Paneer, Potatoes, Poppy Seeds, Black Cumin Seeds (kali jeera), Cumin Powder, Green chilies, Mustard Oil.
1. In a small bowl, add 5 heaped tablespoons of poppy seeds. To this, add just enough boiling hot water to cover the seeds and allow to soak for about 2 hours. Grind the seeds to a fine thick paste without adding too much additional water.
2. Peel and cube 2 large brown potatoes, keep them immersed in a bowl of cold water to avoid discoloration.
3. Cube paneer (half the quantity of the potatoes).
4. Heat a little oil in a non-stick large skillet. Add the paneer and saute till it gets a little brown on the edges.
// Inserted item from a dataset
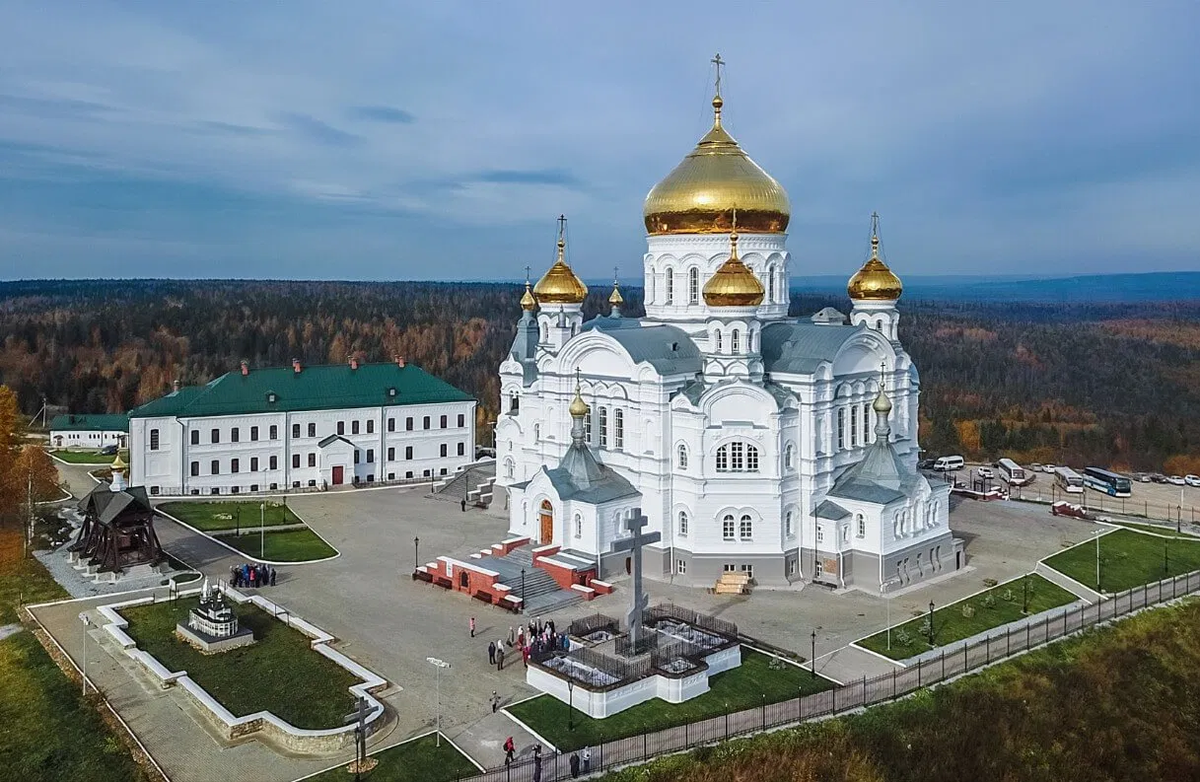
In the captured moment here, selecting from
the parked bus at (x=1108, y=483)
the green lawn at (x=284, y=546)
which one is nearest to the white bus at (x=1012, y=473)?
the parked bus at (x=1108, y=483)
Take the paneer out and place on a paper towel.
5. Add a little more oil to the pan and when the oil gets hot, add a teaspoon of kali jeera and 3 finely chopped green chilies and saute well.
6. Add the potatoes to the pan along with a pinch of turmeric (optional) and salt to taste.
7. Also add 3 green chilies slit length-wise.
8. Saute for a couple of minutes, add a little water, cover and cook.
9. When the potatoes are half done, add the paneer and the poppy seed paste.
10. Mix well till the paste coats both the potatoes and the paneer. Sprinkle some more water and cook till the potatoes are tender but not mushy.
11. Sprinkle 1 teaspoon of cumin powder and add a teaspoon of mustard oil and mix everything well, uncover the pan and allow everything to blend well and for the aroma to emanate from the pan.
12. Serve with steaming hot rice and masoor daal.
Note: Traditionally, this is cooked in mustard oil, but it is pretty strong, so I have resorted to adding only a teeny bit at the end. If you happen to love mustard oil, by all means, cooking the veggies in it.